What are these errors and how do I handle them?
-
10-07-2019 - |
Question
I am using this simple code
for l in bios:
OpenThisLink = url + l
response = urllib2.urlopen(OpenThisLink)
to open about 200 urls and search them with regex (and BeautifulSoup), but after a dozen or so I get these errors and IDLE quits. What do they mean? How can I handle them?
Thank you.
Traceback (most recent call last):
File "\PROJECTS\JD\jd10.py", line 15, in <module> response = urllib2.urlopen(OpenThisLink)
File "C:\Python26\lib\urllib2.py", line 124, in urlopen return _opener.open(url, data, timeout)
File "C:\Python26\lib\urllib2.py", line 389, in open response = meth(req, response)
File "C:\Python26\lib\urllib2.py", line 502, in http_response 'http', request, response, code, msg, hdrs)
File "C:\Python26\lib\urllib2.py", line 421, in error result = self._call_chain(*args)
File "C:\Python26\lib\urllib2.py", line 361, in _call_chain result = func(*args)
File "C:\Python26\lib\urllib2.py", line 597, in http_error_302 return self.parent.open(new)
File "C:\Python26\lib\urllib2.py", line 389, in open response = meth(req, response)
File "C:\Python26\lib\urllib2.py", line 502, in http_response 'http', request, response, code, msg, hdrs)
File "C:\Python26\lib\urllib2.py", line 421, in error result = self._call_chain(*args)
File "C:\Python26\lib\urllib2.py", line 361, in _call_chain result = func(*args)
File "C:\Python26\lib\urllib2.py", line 597, in http_error_302 return self.parent.open(new)
File "C:\Python26\lib\urllib2.py", line 389, in open response = meth(req, response)
File "C:\Python26\lib\urllib2.py", line 502, in http_response 'http', request, response, code, msg, hdrs)
File "C:\Python26\lib\urllib2.py", line 427, in error return self._call_chain(*args)
File "C:\Python26\lib\urllib2.py", line 361, in _call_chain result = func(*args)
File "C:\Python26\lib\urllib2.py", line 510, in http_error_default raise HTTPError(req.get_full_url(), code, msg, hdrs, fp) HTTPError: HTTP Error 404: Not Found
Solution
The error being raised is HTTPError
- specifically, a 404 is being thrown for one of your URLs.
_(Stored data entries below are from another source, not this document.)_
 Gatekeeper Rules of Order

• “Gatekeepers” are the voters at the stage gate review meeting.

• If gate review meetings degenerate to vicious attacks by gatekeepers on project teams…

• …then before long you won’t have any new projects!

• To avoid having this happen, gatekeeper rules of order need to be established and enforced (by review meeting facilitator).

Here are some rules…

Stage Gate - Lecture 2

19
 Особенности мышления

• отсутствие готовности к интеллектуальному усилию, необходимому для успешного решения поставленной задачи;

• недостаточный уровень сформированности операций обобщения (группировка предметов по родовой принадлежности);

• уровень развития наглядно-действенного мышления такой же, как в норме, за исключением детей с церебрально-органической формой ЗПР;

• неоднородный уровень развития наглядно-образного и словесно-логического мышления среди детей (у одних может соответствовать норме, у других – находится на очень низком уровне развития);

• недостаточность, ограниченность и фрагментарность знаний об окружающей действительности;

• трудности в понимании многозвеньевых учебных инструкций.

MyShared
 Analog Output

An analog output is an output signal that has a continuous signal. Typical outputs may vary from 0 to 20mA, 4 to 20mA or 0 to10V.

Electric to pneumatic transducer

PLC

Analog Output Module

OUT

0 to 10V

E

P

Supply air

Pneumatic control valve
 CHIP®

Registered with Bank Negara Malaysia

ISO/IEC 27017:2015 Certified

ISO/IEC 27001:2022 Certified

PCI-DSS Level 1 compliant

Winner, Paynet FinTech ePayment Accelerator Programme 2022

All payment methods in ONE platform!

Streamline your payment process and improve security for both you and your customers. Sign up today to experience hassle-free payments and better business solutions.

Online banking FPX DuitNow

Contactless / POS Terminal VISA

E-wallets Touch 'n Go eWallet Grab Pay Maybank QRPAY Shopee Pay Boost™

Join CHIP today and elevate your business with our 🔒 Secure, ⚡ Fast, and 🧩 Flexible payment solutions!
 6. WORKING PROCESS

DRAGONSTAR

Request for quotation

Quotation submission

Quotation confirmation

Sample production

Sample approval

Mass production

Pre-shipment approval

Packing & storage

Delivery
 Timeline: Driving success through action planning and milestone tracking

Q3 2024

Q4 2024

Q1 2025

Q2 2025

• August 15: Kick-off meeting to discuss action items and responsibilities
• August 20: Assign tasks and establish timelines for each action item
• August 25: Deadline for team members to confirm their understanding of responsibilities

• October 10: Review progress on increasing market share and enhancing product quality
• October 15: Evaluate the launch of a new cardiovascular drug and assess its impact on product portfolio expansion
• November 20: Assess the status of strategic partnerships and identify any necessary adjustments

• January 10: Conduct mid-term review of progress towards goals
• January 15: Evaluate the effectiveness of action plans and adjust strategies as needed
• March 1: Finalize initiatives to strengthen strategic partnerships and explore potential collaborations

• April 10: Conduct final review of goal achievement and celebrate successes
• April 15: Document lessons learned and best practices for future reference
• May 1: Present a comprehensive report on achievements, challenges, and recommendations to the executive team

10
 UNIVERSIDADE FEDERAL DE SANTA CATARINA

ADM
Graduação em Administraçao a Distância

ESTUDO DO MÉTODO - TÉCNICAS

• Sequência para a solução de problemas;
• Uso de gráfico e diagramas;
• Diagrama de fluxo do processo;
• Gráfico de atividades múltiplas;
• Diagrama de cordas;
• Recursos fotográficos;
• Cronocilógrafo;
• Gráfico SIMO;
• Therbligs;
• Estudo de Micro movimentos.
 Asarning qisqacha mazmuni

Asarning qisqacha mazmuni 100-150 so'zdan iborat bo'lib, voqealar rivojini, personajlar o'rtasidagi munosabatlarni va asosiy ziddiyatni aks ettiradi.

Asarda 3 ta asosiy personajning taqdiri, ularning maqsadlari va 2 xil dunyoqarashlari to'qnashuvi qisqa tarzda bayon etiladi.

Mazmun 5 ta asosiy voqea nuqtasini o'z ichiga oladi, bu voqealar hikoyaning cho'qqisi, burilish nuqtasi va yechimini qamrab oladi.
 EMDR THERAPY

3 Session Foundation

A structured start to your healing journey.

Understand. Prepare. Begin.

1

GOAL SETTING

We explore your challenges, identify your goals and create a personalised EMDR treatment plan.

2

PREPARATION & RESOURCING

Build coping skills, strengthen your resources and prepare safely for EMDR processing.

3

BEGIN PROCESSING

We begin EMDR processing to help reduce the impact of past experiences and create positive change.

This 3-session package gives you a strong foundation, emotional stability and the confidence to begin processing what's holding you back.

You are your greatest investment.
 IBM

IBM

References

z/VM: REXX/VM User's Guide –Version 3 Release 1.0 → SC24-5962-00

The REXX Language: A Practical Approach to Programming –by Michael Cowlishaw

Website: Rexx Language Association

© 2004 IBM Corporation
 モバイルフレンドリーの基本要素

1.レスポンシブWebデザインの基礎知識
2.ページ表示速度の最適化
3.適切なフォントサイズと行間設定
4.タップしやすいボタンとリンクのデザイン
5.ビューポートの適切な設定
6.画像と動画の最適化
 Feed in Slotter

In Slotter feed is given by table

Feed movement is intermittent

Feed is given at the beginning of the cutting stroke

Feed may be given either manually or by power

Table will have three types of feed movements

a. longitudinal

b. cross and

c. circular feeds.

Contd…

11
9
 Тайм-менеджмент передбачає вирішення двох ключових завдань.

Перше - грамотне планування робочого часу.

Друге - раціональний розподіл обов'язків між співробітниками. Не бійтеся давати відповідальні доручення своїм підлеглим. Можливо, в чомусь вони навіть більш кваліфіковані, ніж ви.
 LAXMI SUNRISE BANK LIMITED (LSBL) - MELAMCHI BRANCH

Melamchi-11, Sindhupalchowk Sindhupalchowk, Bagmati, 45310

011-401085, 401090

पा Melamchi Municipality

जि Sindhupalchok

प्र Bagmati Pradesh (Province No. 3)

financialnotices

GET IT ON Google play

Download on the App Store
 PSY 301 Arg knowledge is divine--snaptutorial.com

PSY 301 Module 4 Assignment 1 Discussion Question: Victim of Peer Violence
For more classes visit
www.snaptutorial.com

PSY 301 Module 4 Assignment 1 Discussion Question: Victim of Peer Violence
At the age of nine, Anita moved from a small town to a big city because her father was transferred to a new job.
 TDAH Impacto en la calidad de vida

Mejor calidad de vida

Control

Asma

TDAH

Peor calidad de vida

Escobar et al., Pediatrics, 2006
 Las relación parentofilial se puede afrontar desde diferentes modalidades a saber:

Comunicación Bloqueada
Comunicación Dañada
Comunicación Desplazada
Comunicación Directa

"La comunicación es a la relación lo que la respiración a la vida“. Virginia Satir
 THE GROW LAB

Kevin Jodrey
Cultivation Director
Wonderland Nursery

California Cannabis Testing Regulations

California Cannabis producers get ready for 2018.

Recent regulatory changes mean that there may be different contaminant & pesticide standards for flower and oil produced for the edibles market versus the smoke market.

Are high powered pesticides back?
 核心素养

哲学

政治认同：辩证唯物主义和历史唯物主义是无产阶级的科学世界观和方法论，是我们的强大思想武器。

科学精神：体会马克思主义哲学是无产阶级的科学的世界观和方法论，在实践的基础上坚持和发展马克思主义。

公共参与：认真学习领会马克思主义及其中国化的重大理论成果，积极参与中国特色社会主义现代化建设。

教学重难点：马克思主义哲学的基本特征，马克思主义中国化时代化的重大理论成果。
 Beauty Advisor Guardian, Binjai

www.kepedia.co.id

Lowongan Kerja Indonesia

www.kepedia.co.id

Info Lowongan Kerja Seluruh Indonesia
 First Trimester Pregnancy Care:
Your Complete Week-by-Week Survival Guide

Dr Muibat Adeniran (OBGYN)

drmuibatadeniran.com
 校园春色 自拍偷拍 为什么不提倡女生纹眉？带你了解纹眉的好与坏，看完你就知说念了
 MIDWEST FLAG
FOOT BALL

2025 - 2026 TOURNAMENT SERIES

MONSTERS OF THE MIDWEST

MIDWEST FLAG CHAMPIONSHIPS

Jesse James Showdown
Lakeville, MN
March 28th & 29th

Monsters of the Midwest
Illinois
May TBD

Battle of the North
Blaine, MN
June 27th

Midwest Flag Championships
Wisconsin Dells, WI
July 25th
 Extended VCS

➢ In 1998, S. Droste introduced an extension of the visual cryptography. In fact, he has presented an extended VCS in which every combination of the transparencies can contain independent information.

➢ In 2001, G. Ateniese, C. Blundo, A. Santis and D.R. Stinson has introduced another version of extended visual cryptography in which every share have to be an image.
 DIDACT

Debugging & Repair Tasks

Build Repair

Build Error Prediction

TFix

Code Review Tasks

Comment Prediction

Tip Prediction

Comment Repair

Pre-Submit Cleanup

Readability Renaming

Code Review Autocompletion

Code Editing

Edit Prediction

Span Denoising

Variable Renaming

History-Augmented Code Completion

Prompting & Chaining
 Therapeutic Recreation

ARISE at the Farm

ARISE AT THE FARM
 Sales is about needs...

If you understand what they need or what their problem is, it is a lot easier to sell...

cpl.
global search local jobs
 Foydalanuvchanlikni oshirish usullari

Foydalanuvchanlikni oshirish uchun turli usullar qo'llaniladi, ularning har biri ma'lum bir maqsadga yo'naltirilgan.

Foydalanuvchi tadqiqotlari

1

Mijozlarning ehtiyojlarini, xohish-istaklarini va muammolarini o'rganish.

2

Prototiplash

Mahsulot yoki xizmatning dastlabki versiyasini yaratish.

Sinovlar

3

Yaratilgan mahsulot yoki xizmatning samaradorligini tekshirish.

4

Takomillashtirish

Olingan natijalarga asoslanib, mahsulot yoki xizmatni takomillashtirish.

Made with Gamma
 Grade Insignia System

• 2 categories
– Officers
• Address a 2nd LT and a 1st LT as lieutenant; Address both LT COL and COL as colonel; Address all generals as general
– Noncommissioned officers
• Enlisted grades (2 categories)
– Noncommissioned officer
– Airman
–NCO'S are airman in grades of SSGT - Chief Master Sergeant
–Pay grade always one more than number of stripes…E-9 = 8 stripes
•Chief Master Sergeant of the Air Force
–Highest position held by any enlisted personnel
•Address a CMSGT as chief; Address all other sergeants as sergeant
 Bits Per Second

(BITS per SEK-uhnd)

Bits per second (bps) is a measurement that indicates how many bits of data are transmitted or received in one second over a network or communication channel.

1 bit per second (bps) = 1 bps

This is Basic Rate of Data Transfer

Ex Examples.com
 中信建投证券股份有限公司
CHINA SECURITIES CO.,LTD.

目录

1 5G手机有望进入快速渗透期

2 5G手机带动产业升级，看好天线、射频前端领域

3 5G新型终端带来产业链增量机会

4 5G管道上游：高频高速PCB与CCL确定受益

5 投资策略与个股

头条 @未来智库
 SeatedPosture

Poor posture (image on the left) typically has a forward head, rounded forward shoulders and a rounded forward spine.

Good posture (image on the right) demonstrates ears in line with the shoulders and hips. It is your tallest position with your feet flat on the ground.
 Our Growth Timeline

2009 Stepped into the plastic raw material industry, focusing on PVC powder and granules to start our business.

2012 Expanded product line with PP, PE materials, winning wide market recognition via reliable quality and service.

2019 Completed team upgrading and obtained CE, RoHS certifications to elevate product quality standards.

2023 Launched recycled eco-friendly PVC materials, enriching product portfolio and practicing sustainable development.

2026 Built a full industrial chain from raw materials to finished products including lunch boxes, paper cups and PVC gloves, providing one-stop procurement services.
You could either ignore it:
for l in bios:
OpenThisLink = url + l
try:
response = urllib2.urlopen(OpenThisLink)
except urllib2.HTTPError:
pass
Or, you could re-raise the error with a (marginally) more meaningful message:
for l in bios:
OpenThisLink = url + l
try:
response = urllib2.urlopen(OpenThisLink)
except urllib2.HTTPError as e:
raise Exception('Error opening %s: %s' % (e.geturl(), e))
OTHER TIPS
I don't know anything about the particular libraries you're using. However, this looks to me like one big stack trace that leads to this original error at the very end:
HTTPError: HTTP Error 404: Not Found
I think one of the links was bad and that triggered an exception which wasn't caught.
Edit: By "bad" I mean the page couldn't be retrieved by the server, hence the 404 error.